Exercise - Pictures are to be left out; everything else in the records must be repeated exactly.

Extracted entries -
========================

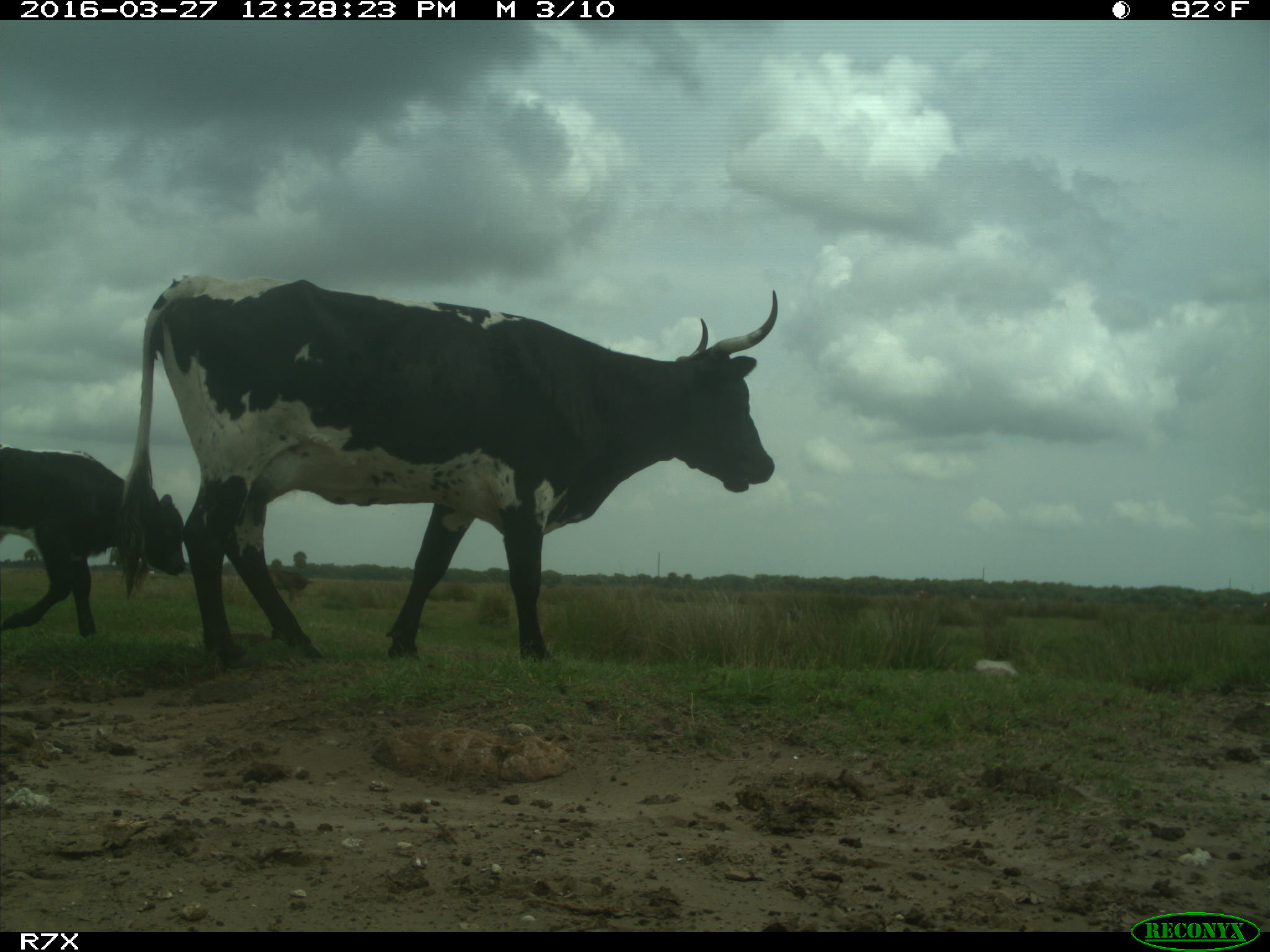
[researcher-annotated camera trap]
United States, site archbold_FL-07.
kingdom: Animalia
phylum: Chordata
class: Mammalia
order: Artiodactyla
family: Bovidae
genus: Bos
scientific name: Bos taurus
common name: domestic cow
Bos taurus (domestic cow).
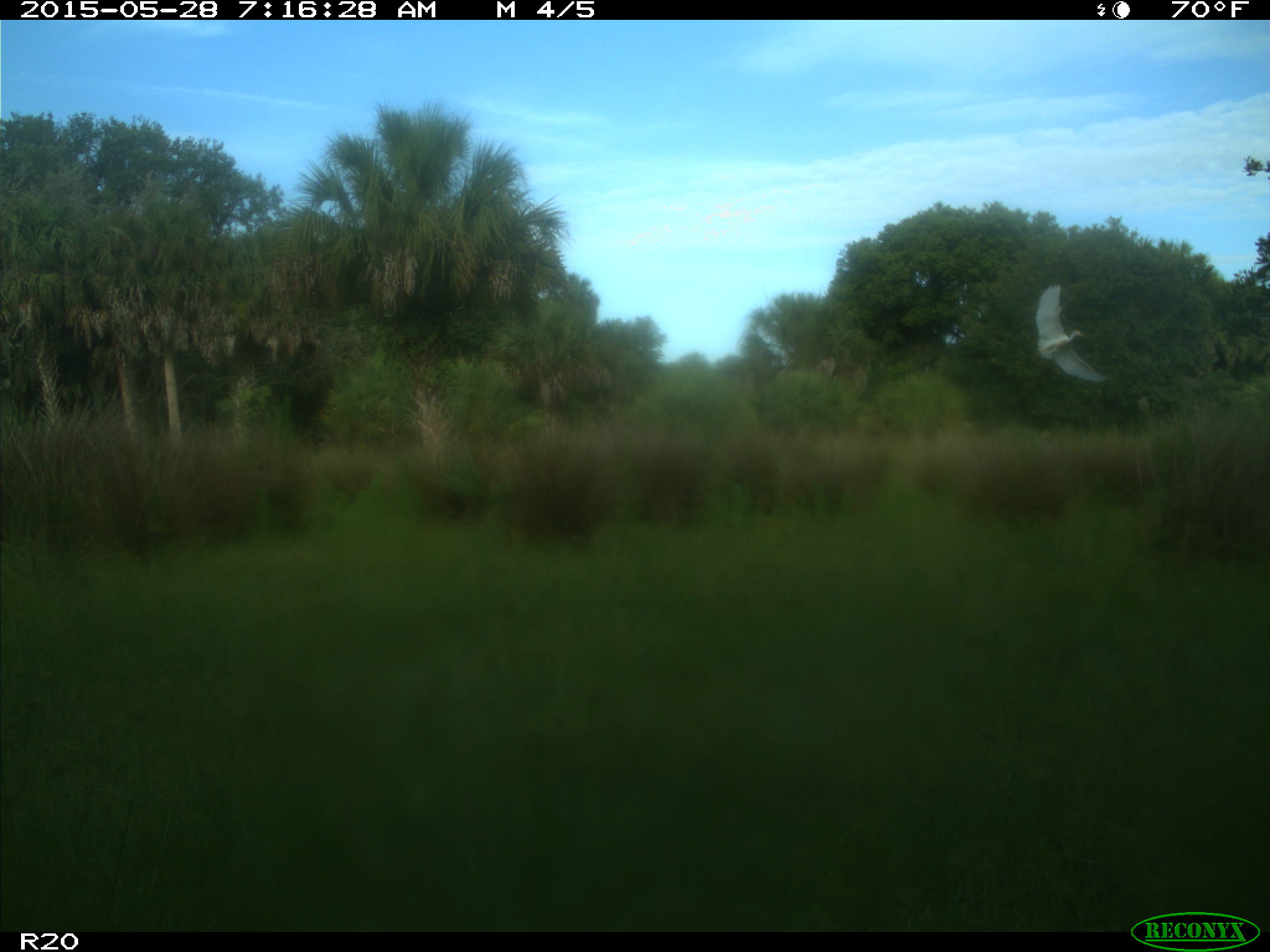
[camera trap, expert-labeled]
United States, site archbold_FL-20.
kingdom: Animalia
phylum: Chordata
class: Aves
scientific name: Aves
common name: birds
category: unidentified bird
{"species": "unidentified bird (birds) (Aves)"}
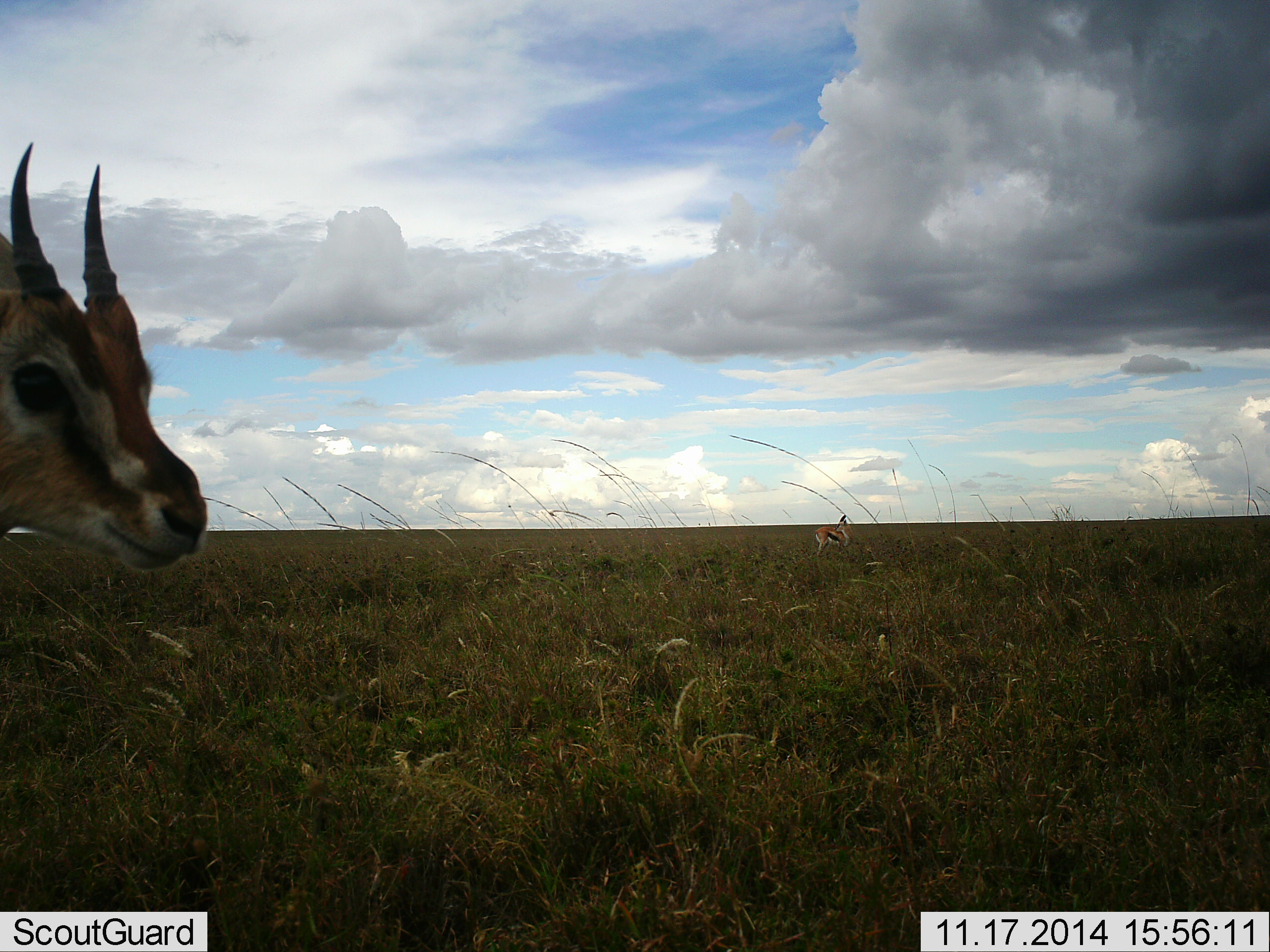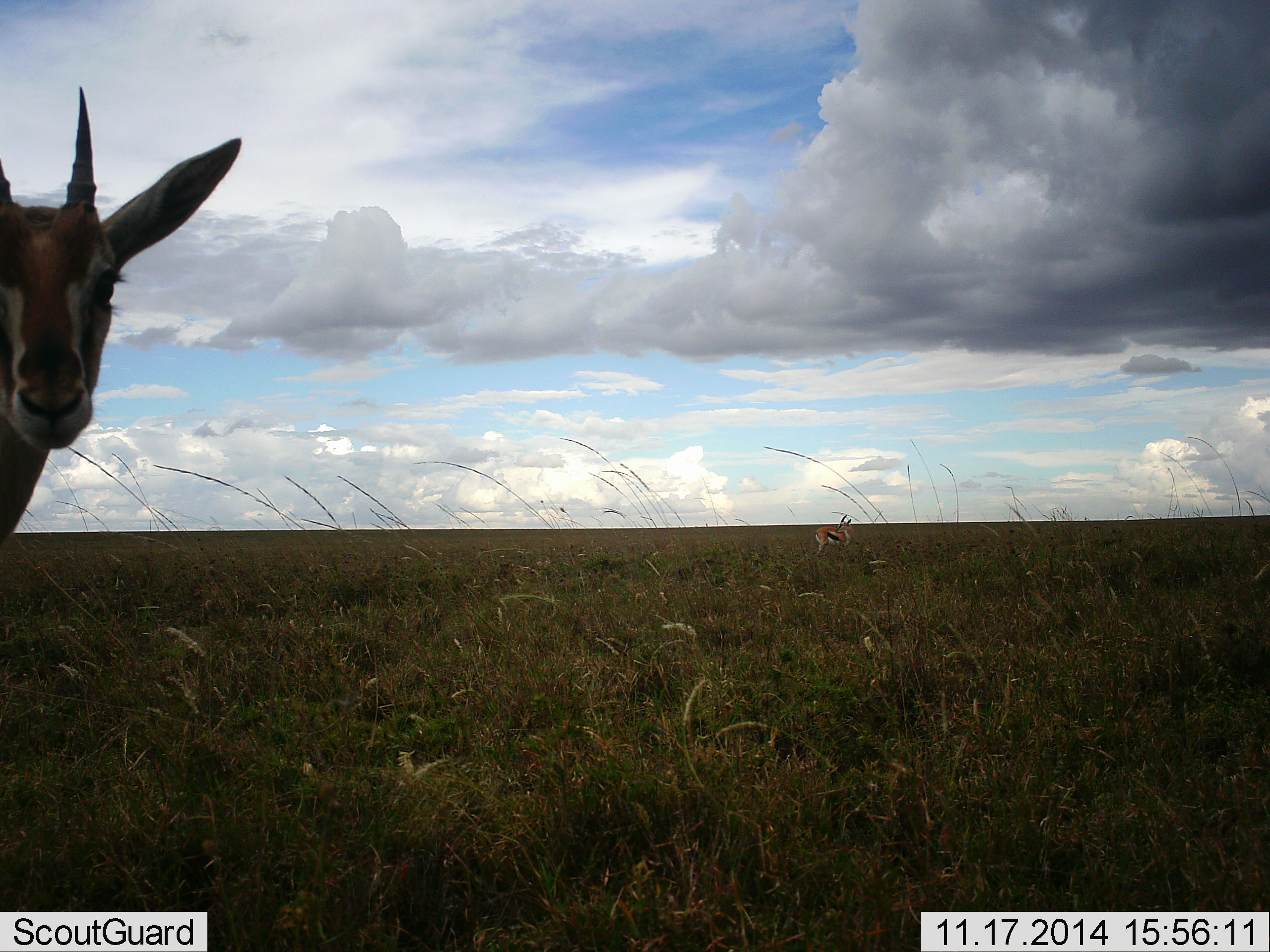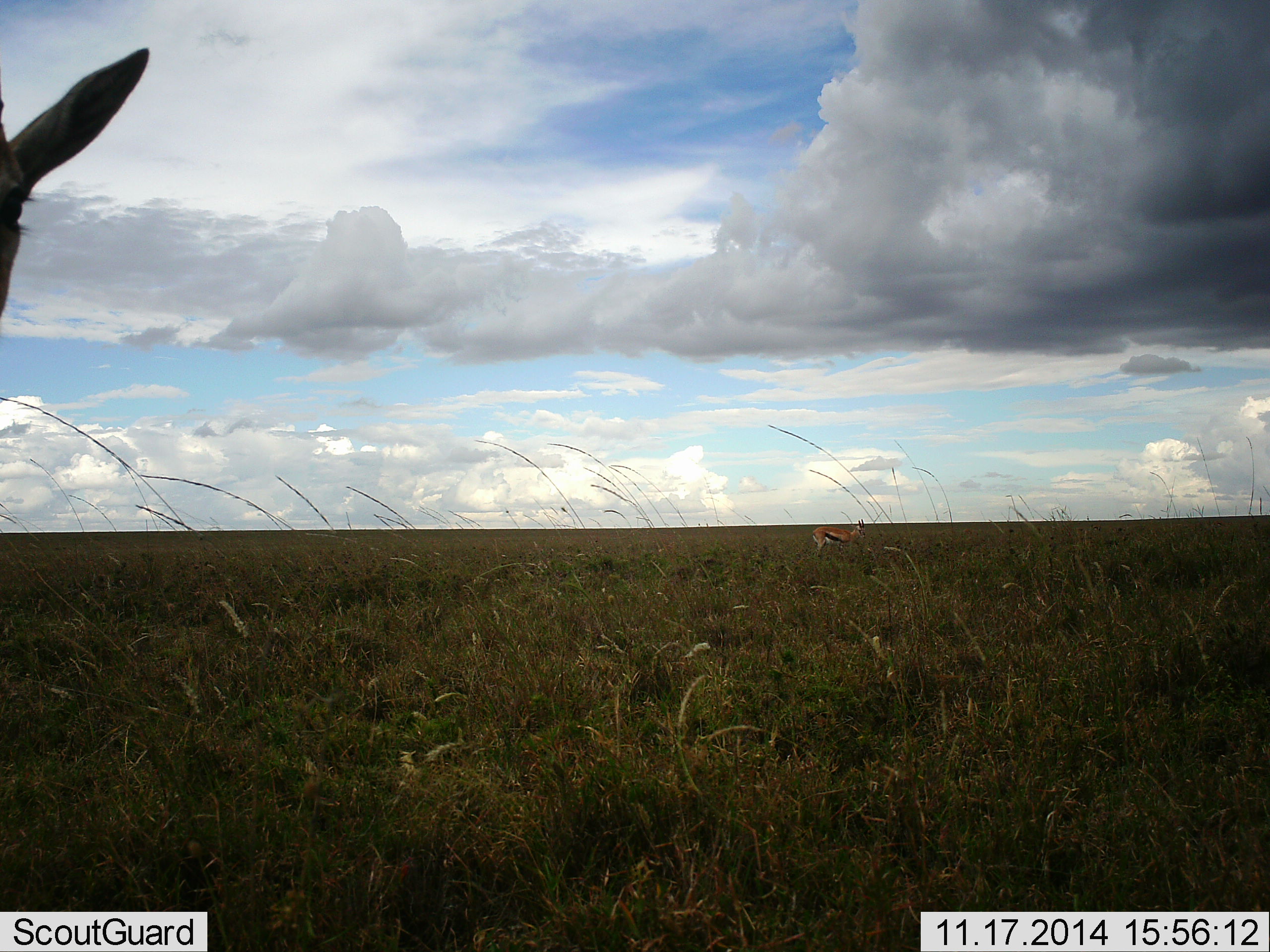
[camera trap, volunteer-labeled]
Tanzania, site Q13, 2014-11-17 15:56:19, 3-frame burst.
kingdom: Animalia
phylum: Chordata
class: Mammalia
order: Artiodactyla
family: Bovidae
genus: Eudorcas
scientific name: Eudorcas thomsonii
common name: thomson's gazelle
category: gazellethomsons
Gazellethomsons (thomson's gazelle) (Eudorcas thomsonii), count 1. Behavior (volunteer vote fractions): standing 80%, resting 0%, moving 10%, interacting 10%. Young present (vote fraction): 0%. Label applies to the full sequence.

========================

Solution to this exercise -
[researcher-annotated camera trap]
United States, site archbold_FL-07.
kingdom: Animalia
phylum: Chordata
class: Mammalia
order: Artiodactyla
family: Bovidae
genus: Bos
scientific name: Bos taurus
common name: domestic cow
Bos taurus (domestic cow).
[camera trap, expert-labeled]
United States, site archbold_FL-20.
kingdom: Animalia
phylum: Chordata
class: Aves
scientific name: Aves
common name: birds
category: unidentified bird
{"species": "unidentified bird (birds) (Aves)"}
[camera trap, volunteer-labeled]
Tanzania, site Q13, 2014-11-17 15:56:19, 3-frame burst.
kingdom: Animalia
phylum: Chordata
class: Mammalia
order: Artiodactyla
family: Bovidae
genus: Eudorcas
scientific name: Eudorcas thomsonii
common name: thomson's gazelle
category: gazellethomsons
Gazellethomsons (thomson's gazelle) (Eudorcas thomsonii), count 1. Behavior (volunteer vote fractions): standing 80%, resting 0%, moving 10%, interacting 10%. Young present (vote fraction): 0%. Label applies to the full sequence.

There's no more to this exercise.